February 15, 2024

No Sunset on the Horizon for EKRA

Holland & Knight Healthcare Blog
Dan M. Silverboard | Tom Stephenson
Healthcare Blog

Recently, Holland & Knight healthcare attorneys have received questions as to whether the Eliminating Kickback in Recovery Act (EKRA) is still in effect, given the recent expiration of many provisions of the Substance Use-Disorder Prevention that Promotes Opioid Recovery and Treatment for Patients and Communities (SUPPORT) Act. The answer to this question is "yes." EKRA is not limited by an appropriations authorization, and does not have a sunset provision.

Congress enacted EKRA in 2018 as part of the SUPPORT Act, which is comprehensive legislation designed to address the opioid crisis. Certain provisions of the SUPPORT Act had five-year funding appropriation authorizations, for the fiscal years 2019 through 2023, and without additional legislation reauthorizing appropriations for such provisions, these expired in 2023. Additionally, certain provisions of the SUPPORT Act contained specific "sunset" provisions that automatically expired on certain dates, or after certain time periods, unless renewed by legislative action. EKRA, however, contains neither an appropriations limitation nor a sunset provision, and therefore EKRA remains in full effect (and it will continue to remain in effect unless or until it is amended or repealed).

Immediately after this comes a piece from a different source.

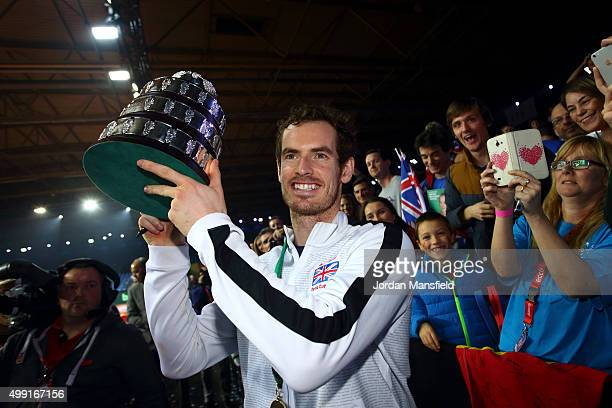 Andy Murray of Great Britain lifts the trophy following their victory during day three of the Davis Cup Final match between Belgium and Great Britain...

As previously reported on this blog, EKRA makes it a criminal offense to offer or receive any remuneration in an exchange in order to "induce" a referral to a recovery home, clinical treatment facility or a clinical laboratory. EKRA is an "all-payer" statute, which means it applies to services that are paid by commercial insurers in addition to services paid by Medicare and Medicaid.

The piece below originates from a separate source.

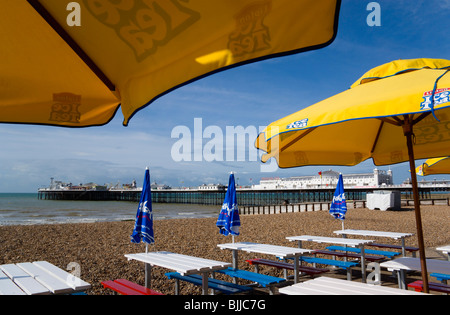 England, East Sussex, Brighton, The Pier with people under sunshade umbrellas by tables on the seafront promenade - Stock Photo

The U.S. Department of Justice (DOJ) continues to use EKRA as an enforcement mechanism for eliminating fraud, waste and abuse in the clinical laboratory industry. Notably, and as we previously reported, the DOJ has broadly construed and applied EKRA not just to toxicology labs, but to all clinical laboratory activities, including COVID-19 testing.

While to date there have been limited enforcement actions under EKRA, stakeholders in the clinical laboratory industry should continue to structure their operations to remain compliant with all aspects of the law.